J.A. Dautzenberg (2009)

Gepubliceerd op 08-02-2017

Nicolaas Beets

betekenis & definitie

Nederlands dichter en verhalenschrijver (Haarlem 13.9.1814 – Utrecht 13.3.1903). Predikant te Heemstede (1840–‘54) en Utrecht (1854– ‘75), daarna hoogleraar Theologie te Utrecht (tot 1884). Hij genoot nationale bekendheid als schrijver en redenaar. Bij zijn begrafenis waren duizenden mensen aanwezig, in heel Utrecht hingen de vlaggen halfstok en de universiteit was gesloten.

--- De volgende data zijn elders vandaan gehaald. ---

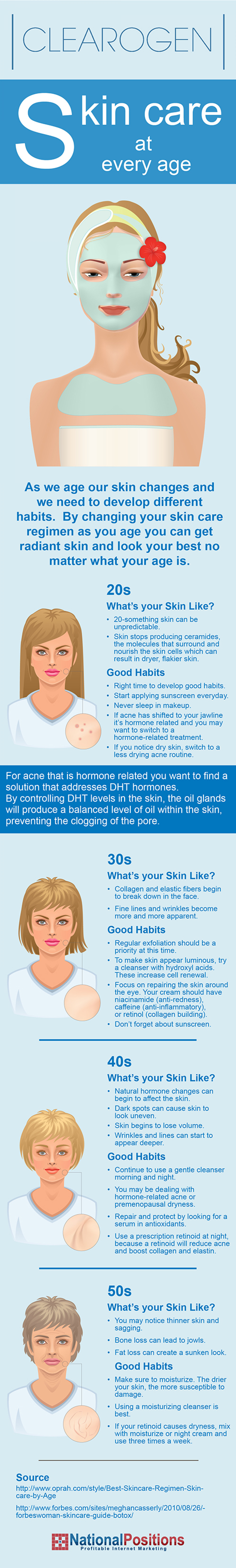 Skin Care at Every Age Infographic
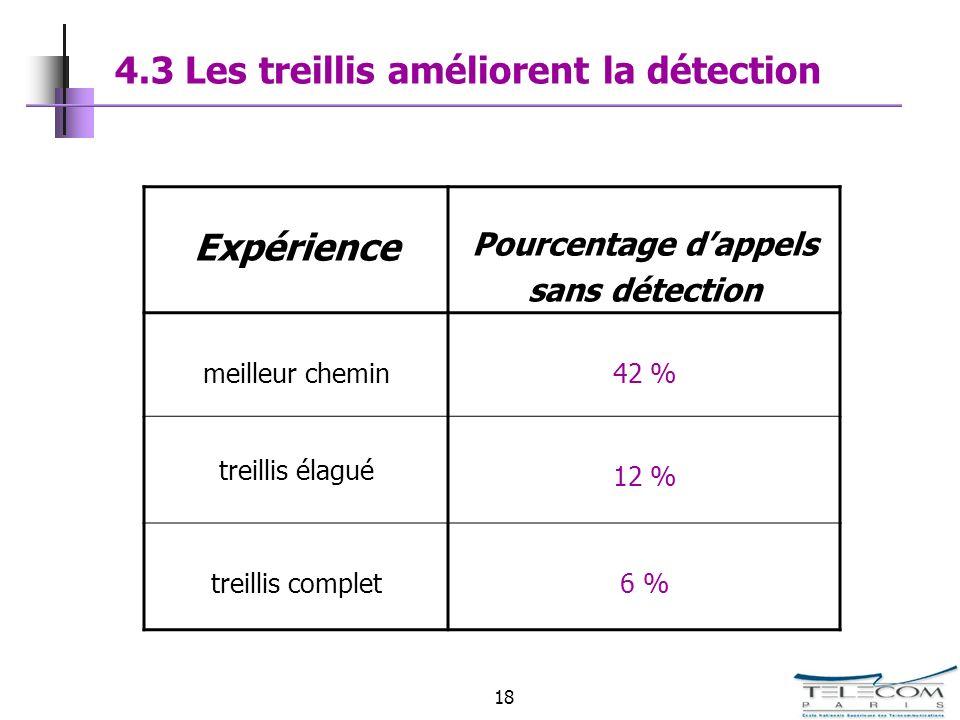 4.3 Les treillis améliorent la détection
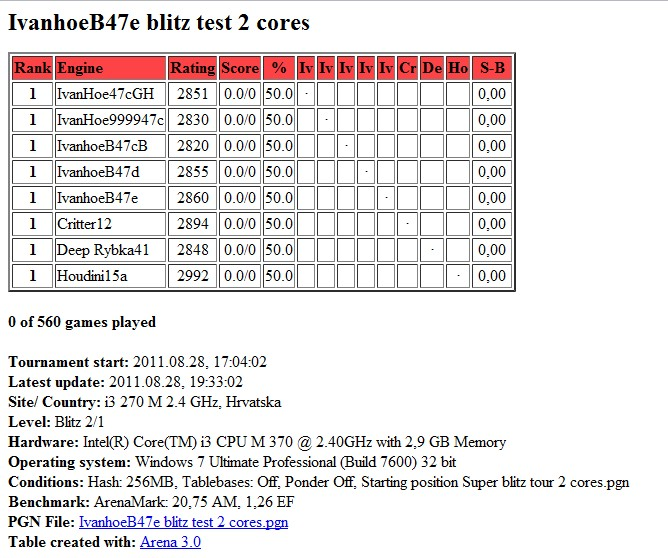 IvanhoeB47e /  Houdini20  blitz test tour 2 core...finished.. Scree297
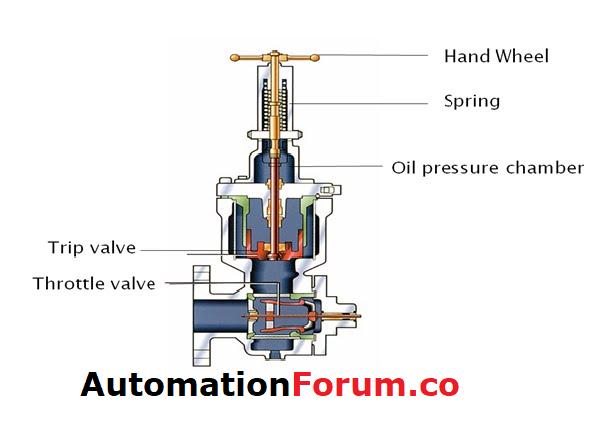 motorised valves how they work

Na een aantal zéér romantische dichtbundels publiceerde de Leidse theologiestudent Nicolaas Beets in 1839 onder het pseudoniem ‘Hildebrand’ de verhalenbundel Camera obscura, die een van de populairste werken uit onze literatuur zou worden. (Precies honderd jaar later verscheen de veertigste druk.) De titel slaat op de 19e-eeuwse voorloper van het fototoestel:

De camera obscura bestond uit een lichtdichte doos met in de voorkant een klein gaatje en een matglas aan de achterkant. Op het matglas werd dan een omgekeerd en spiegelverkeerd beeld gevormd. Vóór de tijd van de fotografie werd de camera obscura door schilders en tekenaars gebruikt bij modelstudies en dergelijke. Daartoe werd het matglasbeeld overgetrokken of nagetekend. (Spectrum Encyclopedie)

De titel Camera obscura slaat zowel op de inhoud van het boek als op wat Beets met zijn verhalen beoogde. Hij probeerde een satirisch maar tegelijk realistisch beeld te geven van de Hollandse burgerij uit de eerste helft van de 19e eeuw door als het ware kleine portretjes van leden van deze stand te geven. Hij heeft zo een aantal onvergetelijke figuren geschapen: de parvenu Kegge, het diakenhuismannetje Keesje, de onbetrouwbare vleier Van der Hoogen (‘de charmante’), de stijve hark Pieter Stastok, de vrolijke losbol Dolf en de vlerkerige Nurks. (Dat de Camera zeer populair moet zijn geweest, blijkt uit het feit dat het woord ‘nurks’ in de betekenis van ‘onaangenaam-hatelijk’ in de Nederlandse taal is opgenomen.)